Link Observed Between GBA Mutations and REM Sleep Behavior Disorder
Glucocerebrosidase gene mutation has been found to be strongly associated with REM sleep behavior disorder.
VANCOUVER, British Columbia — Research presented here suggest that mutations in the glucocerebrosidase (GBA) gene, and other genetic markers in the GBA region, are strongly associated with rapid eye movement sleep behavior disorder (RBD).
“This association could be even stronger than the association of GBA mutations with [Parkinson's Disease (PD)],” Ziv Gan-Or, MD, PhD, study researcher from the Montreal Neurological Institute and Hospital told Neurology Advisor. “It could imply that GBA mutations are associated with a subtype of PD, which is, among other things, characterized by RBD.”
The findings were presented at the 68th annual meeting of the American Academy of Neurology (AAN).
According to Dr Gan-Or, mutations in GBA are probably the most important genetic risk factors for PD worldwide and are also a risk factor for other forms of synucleinopathies, such as dementia with Lewy bodies (DLB), and possibly for multiple system atrophy.
“Interestingly, individuals with RBD will most likely develop one of these synucleinopathies within 10 to 12 years on average after the diagnosis of RBD,” he said. “Both GBA mutations and RBD are associated with cognitive decline among PD patients, with other nonmotor symptoms, and with faster progression of the disease. Since RBD can occur many years before the onset of motor symptoms of PD, understanding its genetic background is of major importance. It may allow us to identify individuals who are at risk for RBD and for further development of PD or the other synucleinopathies.”
This led Dr Gan-Or and colleagues to conduct the current study in which they sequenced the GBA gene in individuals with PD (n=525), RBD (n=265), and controls (n=691) of French-Canadian/French origin, and culled data from European controls with GBA sequencing (n=2240). The investigators also screened for RBD in 120 PD patients of Ashkenazi-Jewish ancestry who were previously genotyped for founder GBA mutations, and extracted data from the GBA locus from the genome-wide association study of 522 PD patients, 350 RBD patients, and 897 controls of French-Canadian/French origin.
Researchers reported GBA mutations in 10.2% of RBD patients and 4.6% of PD patients, whereas the rate among in-house controls was 1.3% and published European ancestry controls was 1.8% (P<.001 for all comparisons).
Furthermore, there was a higher rate of positive screening for probable RBD in GBA-mutation associated PD patients vs PD patients without GBA mutations (47% vs 24%; P=.026).
In other analysis, in the GBA locus the greatest indicator in RBD patients (rs2230288; P=1 x 10-5) was stronger than the indicator in PD patients (rs35777901; P=3 x 10-4), when compared with healthy controls.
If these findings are confirmed by future research, Dr Gan-Or said they may suggest that GBA mutation carriers should be screened for RBD as an early sign for the development of a synucleinopathy, and that the association between RBD and the enzymatic activity of GBA should be studied as well, since it is possible that GBA activity is reduced among patients with RBD.
“If this will prove to be true, treatment that is targeting GBA and its pathways could be a promising direction to take,” he said.
Another key message of the study, Dr Gan-Or noted, is the distinction between PD, DLB, and subtypes of PD.

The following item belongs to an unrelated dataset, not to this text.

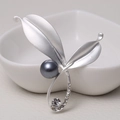 Zilveren bladvormige broche met zwarte parel en strass op witte keramische kom getoond - 0485-Zilveren Blad Parel Strass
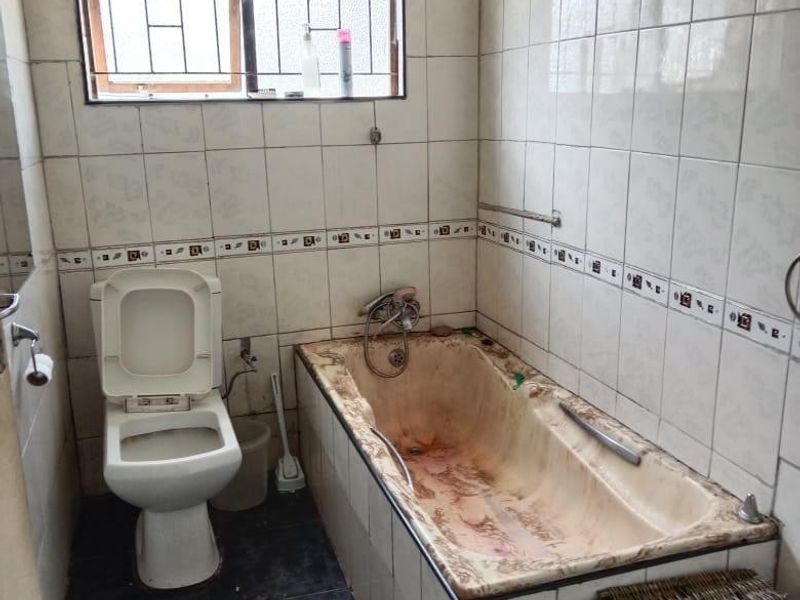 A dated bathroom featuring a built-in bathtub, toilet, and tiled finishes, requiring significant renovation and deep cleaning to restore functionality and aesthetic appeal.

“We know that PD patients with GBA mutations have faster cognitive decline and higher rates of hallucinations,” he said. “This may suggest that the distinction between PD with dementia and DLB, at least for carriers of GBA mutations, is wrong. It is possible that this is the same disease rather than distinct entities, whether the motor symptoms had occurred first or whether dementia developed first.”
Gan-Or Z, Dupre N, Postuma R, et al. GBA mutations in REM sleep behavior disorder and Parkinson's disease. Presented at: The 68th Annual Meeting of the American Academy of Neurology; April 15-21, 2016; Vancouver, British Columbia, Canada. Abstract S19.007.